Angst vor den Piraten? „Nein, ganz und gar nicht! Wir machen seit über einem Jahrzehnt grüne Netz-, Datenschutz- und Bürgerrechtspolitik und haben entsprechende Positionen erarbeitet und Beschlüsse gefasst", sagt die Grünen-Spitzenkandidatin Simone Peter. Ihre Partei engagiere sich breit für mehr Informationsfreiheit, zum Beispiel in der Bewegung gegen das ACTA-Abkommen, erklärt sie. Was die neue Partei im Saarland angeht, falle eine Auseinandersetzung und Beurteilung schwer, „weil sich die Saar-Piraten derzeit erst konstituieren und wenige Wochen vor der Wahl noch ohne Programm unterwegs sind". Auf anderen politischen Ebenen sei die Zusammenarbeit durchaus schon eine Selbstverständlichkeit. Im Europäischen Parlament arbeiten die Grünen-Netzpolitiker mit den Piraten eng zusammen und streiten gemeinsam für eine europäische digitale Bürgerbewegung. Es gelte dort das Motto: „Getrennt segeln, gemeinsam ändern!"
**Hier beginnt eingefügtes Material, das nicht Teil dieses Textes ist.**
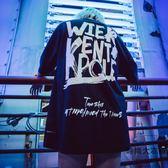 嘻哈刺繡oversize短袖T恤潮男寬松原宿大碼情侶半袖上衣【時尚大衣櫥】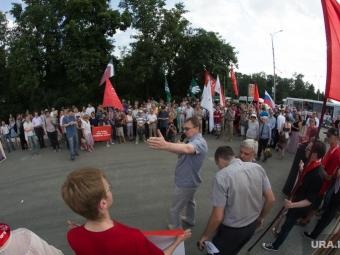 Сотрудники основного вуза Урала вышли намитинг— УрФУшный майдан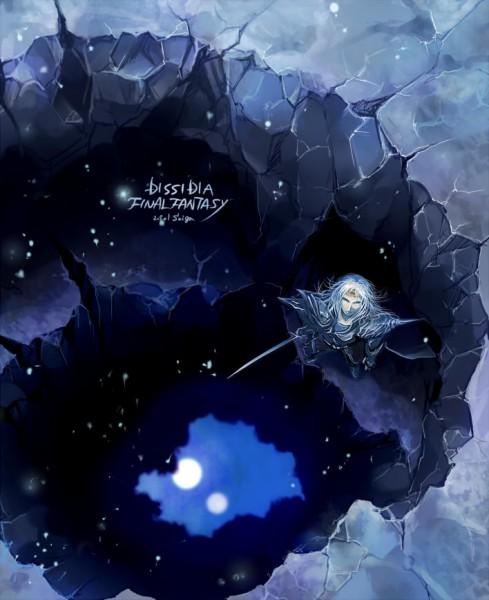 Tags: Anime, SQUARE ENIX, Final Fantasy IV, Cecil Harvey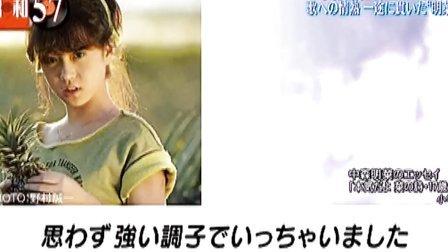 中森明菜 cpv1 ゙ 歌姫 ト Best23 Akn37min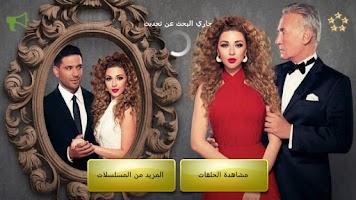 Screenshot of مسلسل إتهام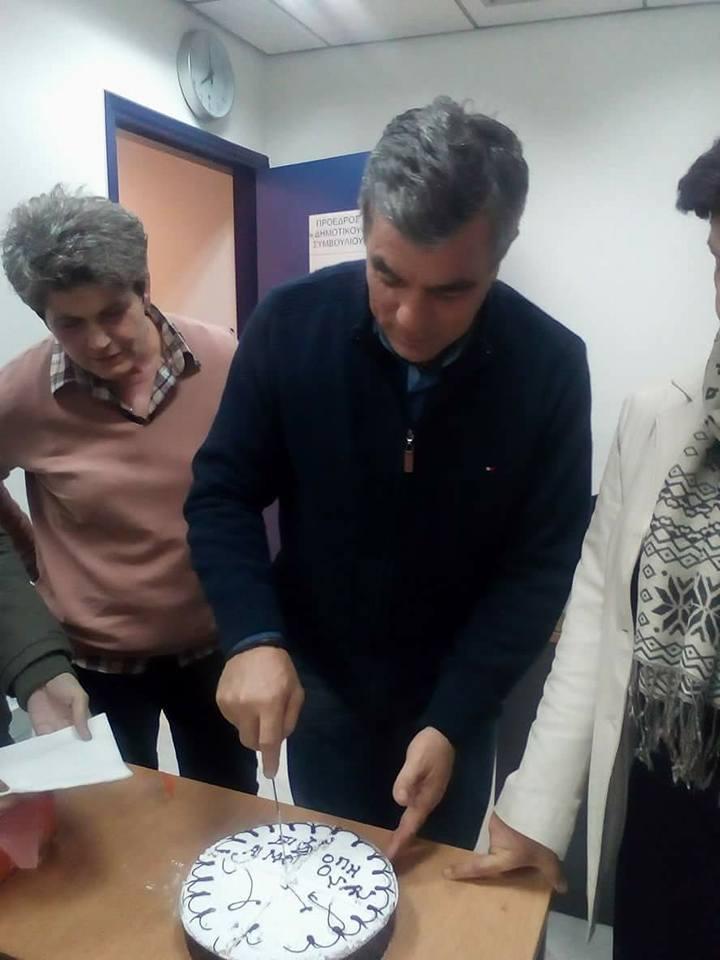 Συναντήθηκε και έκοψε την πρωτοχρονιάτικη πίτα της η επιτροπή αιμοδοσίας του Δήμου Διρφύων Μεσσαπίων 26731085 1784459278251491 1194689405457598225 n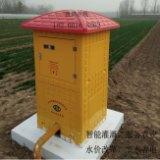 水资源控制器,农田灌溉智能控制装
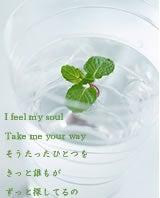 言葉 歌詞 I feel my soul 2 YUI.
Die FDP, die zum Beispiel in Berlin am meisten unter dem Erstarken der Piraten gelitten hat, hat sich bis zum Redaktionsschluss vom saarland-journal.de nicht zu ihrer neuen politischen Konkurrenz im Saarland geäußert. hau
Landtagswahl 2012:
Folgende acht Parteien treten am Sonntag, 25. März, zur Wahl des 15. Landtages des Saarlandes an: CDU (Spitzenkandidatin: Annegret Kramp-Karrenbauer), SPD (Spitzenkandidat: Heiko Maas), Die Grünen (Spitzenkandidatin: Dr. Simone Peter), Die Linke (Spitzenkandidat: Oskar Lafontaine), FDP (Oliver Luksic), die Piratenpartei (Spitzenkandidatin: Jasmin Maurer), die Freien Wähler (Spitzenkandidat: Prof. Dr. Bernd Richter) und die Familienpartei (Spitzenkandidat: Roland Körner).
Rund 800000 Saarländer sind aufgerufen, ihre Stimme abzugeben. Die Kosten der nach dem Scheitern der Jamaika-Koalition erforderlichen Neuwahl werden auf rund eine Million Euro geschätzt.